TIRANNIDE indistintamente appellare si debbe ogni qualunque governo, in cui chi è preposto alla esecuzion delle leggi, può farle, distruggerle, infrangerle, interpretarle, impedirle, sospenderle; od anche soltanto deluderle, con sicurezza d'impunità. E quindi, o questo infrangi-legge sia ereditario, o sia elettivo; usurpatore, o legittimo; buono, o tristo; uno, o molti; a ogni modo, chiunque ha una forza effettiva, che basti a ciò fare, è tiranno; ogni società, che lo ammette, è tirannide; ogni popolo, che lo sopporta, è schiavo.

Vittorio Alfieri
(1790)


domenica 10 aprile 2022

Il tempo della rivolta

 


Visto che non viviamo più i tempi della rivoluzione, impariamo almeno a vivere il tempo della rivolta”. Lo scrisse Camus agli inizi degli anni '50 e il concetto ha mantenuto nel tempo intera la sua validità. Ma cosa vuol dire oggi rivolta? Ce lo spiega uno studio accurato e affascinante di Donatella Di Cesare di cui presentiamo l'incipit.

Donatella Di Cesare

Il tempo della rivolta

“La rivolta irrompe ovunque nel mondo. Si accende, si spegne; torna a propagarsi. Varca i confini, scuote le nazioni, agita i continenti. Uno sguardo alla mappa delle sue esplosioni repentine, dei suoi moti imponderabili, ne attesta l’intermittenza nel frastagliato paesaggio politico del nuovo secolo. All’estensione si accompagna l’intensità. La topografia delinea uno scenario dove il confronto si fa contrasto, dissidio, lotta aperta. Le proteste dilagano, gli atti di disobbedienza si moltiplicano, gli scontri si intensificano. È il tempo della rivolta.

* [Righe fornite]
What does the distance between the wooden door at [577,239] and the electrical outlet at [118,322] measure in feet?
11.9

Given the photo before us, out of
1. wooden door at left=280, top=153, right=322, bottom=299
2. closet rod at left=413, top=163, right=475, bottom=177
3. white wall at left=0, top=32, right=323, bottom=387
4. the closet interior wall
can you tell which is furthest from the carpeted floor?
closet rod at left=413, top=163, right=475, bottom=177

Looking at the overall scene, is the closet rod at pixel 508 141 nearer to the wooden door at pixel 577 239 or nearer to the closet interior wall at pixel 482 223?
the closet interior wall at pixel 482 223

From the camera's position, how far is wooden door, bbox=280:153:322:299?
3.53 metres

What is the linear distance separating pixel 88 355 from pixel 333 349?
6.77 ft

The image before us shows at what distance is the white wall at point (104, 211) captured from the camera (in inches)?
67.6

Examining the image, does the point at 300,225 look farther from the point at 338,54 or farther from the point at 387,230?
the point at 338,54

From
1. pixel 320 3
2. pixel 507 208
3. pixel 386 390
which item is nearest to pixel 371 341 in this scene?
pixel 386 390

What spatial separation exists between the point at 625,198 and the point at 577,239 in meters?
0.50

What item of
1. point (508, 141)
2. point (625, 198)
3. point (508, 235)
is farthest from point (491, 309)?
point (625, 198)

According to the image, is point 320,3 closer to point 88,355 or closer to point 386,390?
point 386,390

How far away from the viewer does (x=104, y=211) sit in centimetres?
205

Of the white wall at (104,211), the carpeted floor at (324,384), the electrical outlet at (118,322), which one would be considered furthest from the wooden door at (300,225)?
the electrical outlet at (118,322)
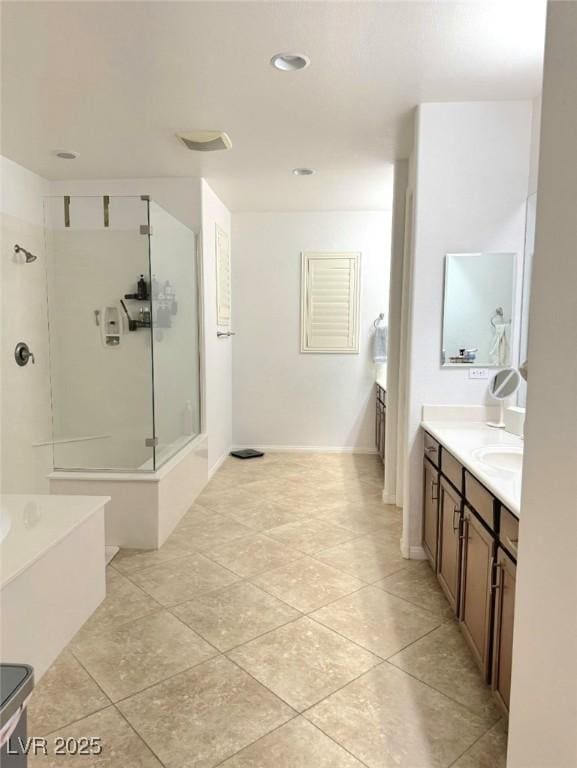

* [Consegna]
Traduci in inglese questa frase del testo sulla rivolta: «Le proteste dilagano, gli atti di disobbedienza si moltiplicano, gli scontri si intensificano.»

* [Soluzione]
Protests are spreading, acts of disobedience are multiplying, clashes are intensifying.